**WHAT THE TASK ASKS**
What is needed is an exact copy of the entries below, with every picture left out.

**MATERIAL FOR THE TASK**
☆ ☆ ☆ ☆ ☆

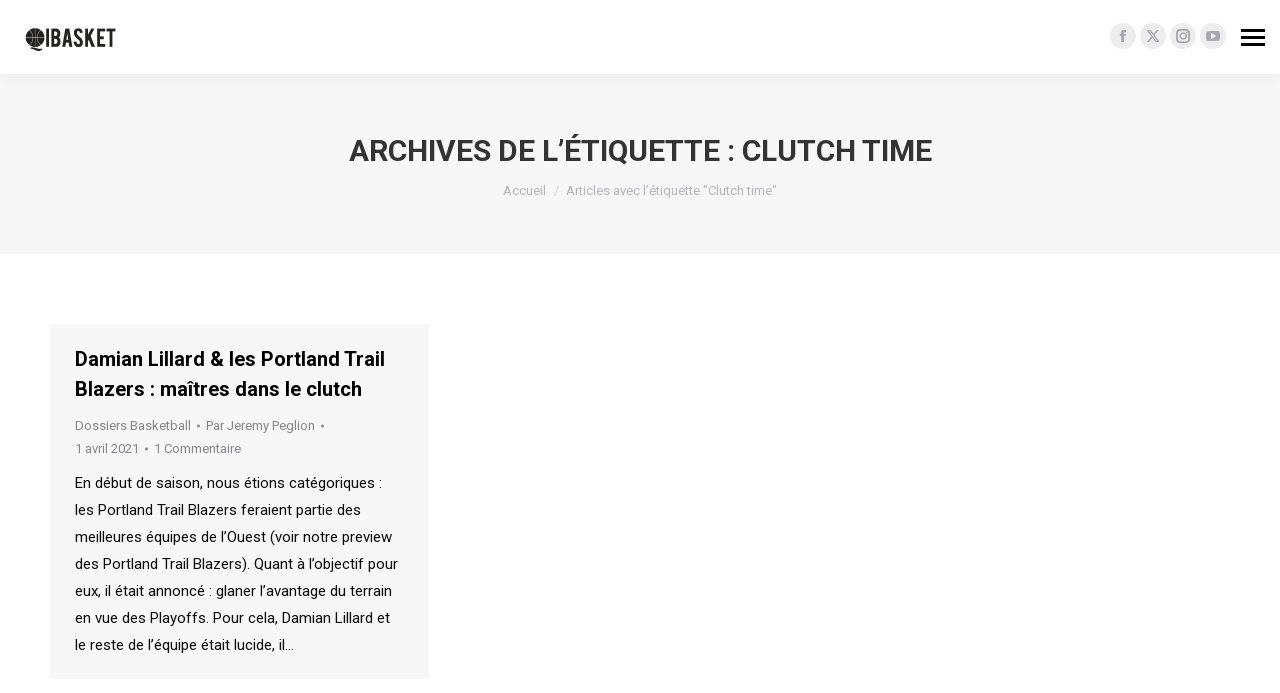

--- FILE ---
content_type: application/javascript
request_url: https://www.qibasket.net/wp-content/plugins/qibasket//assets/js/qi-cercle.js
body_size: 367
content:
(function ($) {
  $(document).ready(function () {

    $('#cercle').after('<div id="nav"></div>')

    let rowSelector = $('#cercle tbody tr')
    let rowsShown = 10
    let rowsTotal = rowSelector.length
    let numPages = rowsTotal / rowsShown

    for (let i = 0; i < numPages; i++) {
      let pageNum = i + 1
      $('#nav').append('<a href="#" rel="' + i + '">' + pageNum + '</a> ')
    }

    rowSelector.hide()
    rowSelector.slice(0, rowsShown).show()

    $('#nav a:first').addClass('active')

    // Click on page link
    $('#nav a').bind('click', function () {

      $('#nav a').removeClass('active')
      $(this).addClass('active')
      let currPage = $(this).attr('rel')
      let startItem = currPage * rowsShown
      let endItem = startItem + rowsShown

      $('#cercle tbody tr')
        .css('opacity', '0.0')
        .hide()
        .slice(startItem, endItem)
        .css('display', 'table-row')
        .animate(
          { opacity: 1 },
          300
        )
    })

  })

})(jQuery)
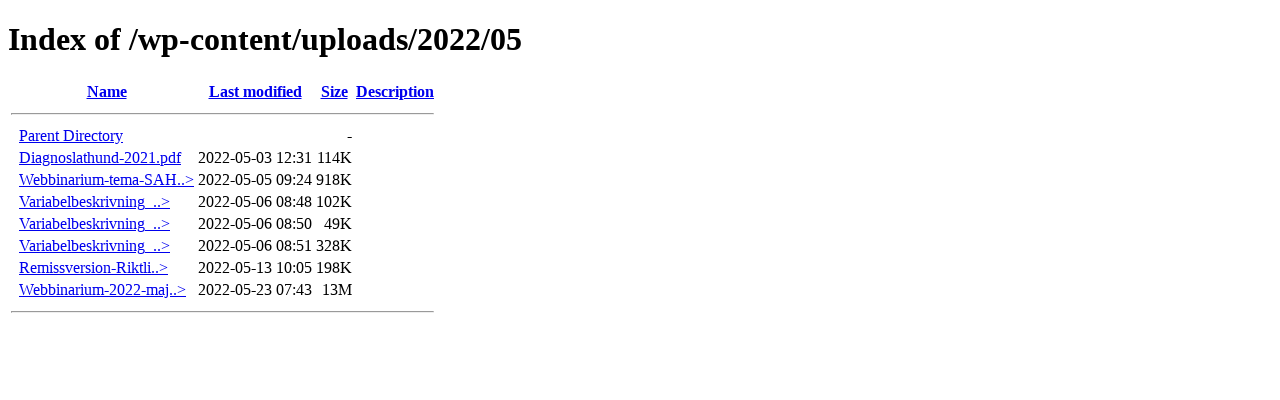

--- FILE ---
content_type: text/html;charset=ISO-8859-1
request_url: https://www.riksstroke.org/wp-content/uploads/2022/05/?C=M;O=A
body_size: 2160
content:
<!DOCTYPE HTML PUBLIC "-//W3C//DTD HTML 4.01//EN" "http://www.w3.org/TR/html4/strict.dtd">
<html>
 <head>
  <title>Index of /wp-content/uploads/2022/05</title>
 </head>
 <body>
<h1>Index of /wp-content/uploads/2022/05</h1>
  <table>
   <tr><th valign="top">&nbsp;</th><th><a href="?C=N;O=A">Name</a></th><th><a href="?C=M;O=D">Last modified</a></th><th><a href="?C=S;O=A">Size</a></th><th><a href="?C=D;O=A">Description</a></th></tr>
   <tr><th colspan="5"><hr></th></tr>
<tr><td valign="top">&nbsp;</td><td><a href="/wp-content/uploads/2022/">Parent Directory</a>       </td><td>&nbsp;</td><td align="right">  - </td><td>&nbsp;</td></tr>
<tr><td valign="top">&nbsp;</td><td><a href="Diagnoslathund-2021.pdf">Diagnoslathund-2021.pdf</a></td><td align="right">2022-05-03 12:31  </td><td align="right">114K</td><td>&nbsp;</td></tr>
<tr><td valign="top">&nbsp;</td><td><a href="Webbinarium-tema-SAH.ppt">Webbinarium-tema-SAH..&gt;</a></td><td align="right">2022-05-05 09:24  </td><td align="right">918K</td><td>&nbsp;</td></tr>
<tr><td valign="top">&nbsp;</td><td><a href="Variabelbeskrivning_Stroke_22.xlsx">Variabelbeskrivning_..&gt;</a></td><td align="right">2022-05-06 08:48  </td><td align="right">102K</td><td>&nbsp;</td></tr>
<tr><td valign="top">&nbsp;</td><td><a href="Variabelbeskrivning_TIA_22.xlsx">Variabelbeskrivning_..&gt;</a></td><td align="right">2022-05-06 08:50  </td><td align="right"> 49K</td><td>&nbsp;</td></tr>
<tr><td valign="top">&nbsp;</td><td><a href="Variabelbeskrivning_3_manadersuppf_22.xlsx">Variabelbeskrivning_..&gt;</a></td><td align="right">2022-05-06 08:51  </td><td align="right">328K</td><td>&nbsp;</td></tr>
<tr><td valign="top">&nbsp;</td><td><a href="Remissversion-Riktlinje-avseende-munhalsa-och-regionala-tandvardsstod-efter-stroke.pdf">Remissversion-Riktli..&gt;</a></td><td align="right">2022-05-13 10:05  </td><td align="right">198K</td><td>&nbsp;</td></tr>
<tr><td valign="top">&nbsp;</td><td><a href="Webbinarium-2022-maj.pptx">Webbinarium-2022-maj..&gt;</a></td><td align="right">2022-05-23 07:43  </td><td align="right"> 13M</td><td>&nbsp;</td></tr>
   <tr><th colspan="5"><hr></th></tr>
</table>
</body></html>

☆ ☆ ☆ ☆ ☆

**TASK RESPONSE**
--- FILE ---
content_type: application/javascript
request_url: https://www.qibasket.net/wp-content/plugins/qibasket//assets/js/qi-cercle.js
body_size: 367
content:
(function ($) {
  $(document).ready(function () {

    $('#cercle').after('<div id="nav"></div>')

    let rowSelector = $('#cercle tbody tr')
    let rowsShown = 10
    let rowsTotal = rowSelector.length
    let numPages = rowsTotal / rowsShown

    for (let i = 0; i < numPages; i++) {
      let pageNum = i + 1
      $('#nav').append('<a href="#" rel="' + i + '">' + pageNum + '</a> ')
    }

    rowSelector.hide()
    rowSelector.slice(0, rowsShown).show()

    $('#nav a:first').addClass('active')

    // Click on page link
    $('#nav a').bind('click', function () {

      $('#nav a').removeClass('active')
      $(this).addClass('active')
      let currPage = $(this).attr('rel')
      let startItem = currPage * rowsShown
      let endItem = startItem + rowsShown

      $('#cercle tbody tr')
        .css('opacity', '0.0')
        .hide()
        .slice(startItem, endItem)
        .css('display', 'table-row')
        .animate(
          { opacity: 1 },
          300
        )
    })

  })

})(jQuery)

--- FILE ---
content_type: text/html;charset=ISO-8859-1
request_url: https://www.riksstroke.org/wp-content/uploads/2022/05/?C=M;O=A
body_size: 2160
content:
<!DOCTYPE HTML PUBLIC "-//W3C//DTD HTML 4.01//EN" "http://www.w3.org/TR/html4/strict.dtd">
<html>
 <head>
  <title>Index of /wp-content/uploads/2022/05</title>
 </head>
 <body>
<h1>Index of /wp-content/uploads/2022/05</h1>
  <table>
   <tr><th valign="top">&nbsp;</th><th><a href="?C=N;O=A">Name</a></th><th><a href="?C=M;O=D">Last modified</a></th><th><a href="?C=S;O=A">Size</a></th><th><a href="?C=D;O=A">Description</a></th></tr>
   <tr><th colspan="5"><hr></th></tr>
<tr><td valign="top">&nbsp;</td><td><a href="/wp-content/uploads/2022/">Parent Directory</a>       </td><td>&nbsp;</td><td align="right">  - </td><td>&nbsp;</td></tr>
<tr><td valign="top">&nbsp;</td><td><a href="Diagnoslathund-2021.pdf">Diagnoslathund-2021.pdf</a></td><td align="right">2022-05-03 12:31  </td><td align="right">114K</td><td>&nbsp;</td></tr>
<tr><td valign="top">&nbsp;</td><td><a href="Webbinarium-tema-SAH.ppt">Webbinarium-tema-SAH..&gt;</a></td><td align="right">2022-05-05 09:24  </td><td align="right">918K</td><td>&nbsp;</td></tr>
<tr><td valign="top">&nbsp;</td><td><a href="Variabelbeskrivning_Stroke_22.xlsx">Variabelbeskrivning_..&gt;</a></td><td align="right">2022-05-06 08:48  </td><td align="right">102K</td><td>&nbsp;</td></tr>
<tr><td valign="top">&nbsp;</td><td><a href="Variabelbeskrivning_TIA_22.xlsx">Variabelbeskrivning_..&gt;</a></td><td align="right">2022-05-06 08:50  </td><td align="right"> 49K</td><td>&nbsp;</td></tr>
<tr><td valign="top">&nbsp;</td><td><a href="Variabelbeskrivning_3_manadersuppf_22.xlsx">Variabelbeskrivning_..&gt;</a></td><td align="right">2022-05-06 08:51  </td><td align="right">328K</td><td>&nbsp;</td></tr>
<tr><td valign="top">&nbsp;</td><td><a href="Remissversion-Riktlinje-avseende-munhalsa-och-regionala-tandvardsstod-efter-stroke.pdf">Remissversion-Riktli..&gt;</a></td><td align="right">2022-05-13 10:05  </td><td align="right">198K</td><td>&nbsp;</td></tr>
<tr><td valign="top">&nbsp;</td><td><a href="Webbinarium-2022-maj.pptx">Webbinarium-2022-maj..&gt;</a></td><td align="right">2022-05-23 07:43  </td><td align="right"> 13M</td><td>&nbsp;</td></tr>
   <tr><th colspan="5"><hr></th></tr>
</table>
</body></html>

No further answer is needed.